As per the port, this new container management fee, will be assessed on a quarterly basis, and ocean carriers whose total outgoing container volume does NOT equal or exceed 110% of their incoming container volume during the same period will be liable for a fee of $100 per container..
As of June 2022, the port’s total outgoing container volume is sitting at 94% of its incoming volume.. Different carriers may have different percentages depending on their market share..
To avoid the penalty, the carriers may simply increase the empty repositioning which could mean reducing export fulls which is already going down..
The application of this penalty at a port where it appears that the carriers have been performing more than reasonably well in clearing out empties month on month seems to be counterproductive to the initiatives like the Ocean Shipping Reform Act 2022 that the Biden Administration has taken to promote the movement of export fulls..
Remember this quote from President Biden “ocean carriers are refusing to take American exports back to Asia, leaving with empty containers instead. That’s costing farmers and ranchers—and our economy—a lot of money.“..
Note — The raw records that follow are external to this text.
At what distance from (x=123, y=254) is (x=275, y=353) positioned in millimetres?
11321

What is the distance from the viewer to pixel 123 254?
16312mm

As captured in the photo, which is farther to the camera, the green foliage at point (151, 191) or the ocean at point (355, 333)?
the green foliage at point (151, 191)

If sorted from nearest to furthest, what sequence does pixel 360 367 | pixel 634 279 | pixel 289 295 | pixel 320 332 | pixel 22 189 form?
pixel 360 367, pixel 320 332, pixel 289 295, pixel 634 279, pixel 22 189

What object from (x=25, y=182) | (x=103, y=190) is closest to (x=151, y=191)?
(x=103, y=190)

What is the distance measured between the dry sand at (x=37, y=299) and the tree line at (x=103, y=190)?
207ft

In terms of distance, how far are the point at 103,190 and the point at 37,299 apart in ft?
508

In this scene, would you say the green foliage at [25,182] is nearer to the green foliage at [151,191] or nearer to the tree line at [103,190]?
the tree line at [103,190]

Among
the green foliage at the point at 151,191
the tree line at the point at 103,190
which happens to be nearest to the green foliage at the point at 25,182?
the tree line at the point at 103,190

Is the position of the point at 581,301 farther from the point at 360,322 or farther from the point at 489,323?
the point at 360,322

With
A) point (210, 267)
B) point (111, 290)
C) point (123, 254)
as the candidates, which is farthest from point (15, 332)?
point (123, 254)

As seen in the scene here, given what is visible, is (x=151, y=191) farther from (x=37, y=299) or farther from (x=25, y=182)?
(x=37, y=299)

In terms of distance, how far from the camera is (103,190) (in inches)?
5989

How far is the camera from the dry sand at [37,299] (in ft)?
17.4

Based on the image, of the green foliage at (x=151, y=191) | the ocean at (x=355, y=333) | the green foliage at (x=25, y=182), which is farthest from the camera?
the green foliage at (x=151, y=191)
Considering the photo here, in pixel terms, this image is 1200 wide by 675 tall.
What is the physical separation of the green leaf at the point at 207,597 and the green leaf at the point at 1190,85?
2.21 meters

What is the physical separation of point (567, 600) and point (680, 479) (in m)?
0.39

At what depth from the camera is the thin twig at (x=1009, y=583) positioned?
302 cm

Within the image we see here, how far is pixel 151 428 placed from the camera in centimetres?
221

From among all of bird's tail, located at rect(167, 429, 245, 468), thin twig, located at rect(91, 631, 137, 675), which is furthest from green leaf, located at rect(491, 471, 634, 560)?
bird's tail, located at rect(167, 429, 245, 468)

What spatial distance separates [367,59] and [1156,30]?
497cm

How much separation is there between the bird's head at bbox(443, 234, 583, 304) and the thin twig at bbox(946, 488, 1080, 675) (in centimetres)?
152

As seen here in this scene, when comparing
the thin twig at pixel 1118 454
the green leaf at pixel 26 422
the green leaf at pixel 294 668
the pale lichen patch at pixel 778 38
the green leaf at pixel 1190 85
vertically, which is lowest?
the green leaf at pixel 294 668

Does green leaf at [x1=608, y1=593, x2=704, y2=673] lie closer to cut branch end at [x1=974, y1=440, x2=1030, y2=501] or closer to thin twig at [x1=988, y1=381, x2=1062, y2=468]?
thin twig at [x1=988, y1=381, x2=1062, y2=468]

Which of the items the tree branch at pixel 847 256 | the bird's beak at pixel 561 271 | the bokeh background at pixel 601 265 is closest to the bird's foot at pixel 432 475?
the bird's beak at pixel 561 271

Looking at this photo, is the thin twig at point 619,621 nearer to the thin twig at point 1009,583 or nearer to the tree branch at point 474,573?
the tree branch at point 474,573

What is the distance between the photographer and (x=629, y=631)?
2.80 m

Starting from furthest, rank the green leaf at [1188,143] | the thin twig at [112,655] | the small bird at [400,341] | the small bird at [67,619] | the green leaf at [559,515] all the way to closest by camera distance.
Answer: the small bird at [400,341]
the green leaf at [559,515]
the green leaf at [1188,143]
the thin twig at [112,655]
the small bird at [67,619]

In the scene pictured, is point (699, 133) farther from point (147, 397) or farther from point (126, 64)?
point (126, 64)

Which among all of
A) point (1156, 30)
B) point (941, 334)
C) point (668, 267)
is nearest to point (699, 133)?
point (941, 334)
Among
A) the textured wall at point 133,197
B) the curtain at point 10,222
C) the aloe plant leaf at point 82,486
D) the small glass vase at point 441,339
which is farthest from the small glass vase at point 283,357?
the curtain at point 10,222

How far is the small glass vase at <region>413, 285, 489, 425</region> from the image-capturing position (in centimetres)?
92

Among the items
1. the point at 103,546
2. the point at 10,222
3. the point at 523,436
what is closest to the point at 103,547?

The East Coast ports have been facing increasing port congestion due to the shift in vessels from the West Coast to East Coast.. As of this article, Savannah had 41 vessels (85%) waiting while New York had 19 vessels (54%) waiting compared to 4 vessels (24%) and 3 vessels (16%) at Long Beach and Los Angeles as per data from eeSea..
As per the release, “The seaport has been handling a cargo increase of nearly 12 percent year-to-date compared to the same period last year and an astounding rise of 34 percent in cargo volume compared to the same period during pre-pandemic 2019.
Our seaport has largely managed to avoid many of the national supply chain challenges affecting other U.S. ports due to our continued collaboration and communication with port partners and stakeholders. This new proactive container management approach is an example of our Port Department’s ability to identify and implement solutions before they cause logjams in our region,” said Port Authority Executive Director Rick Cotton.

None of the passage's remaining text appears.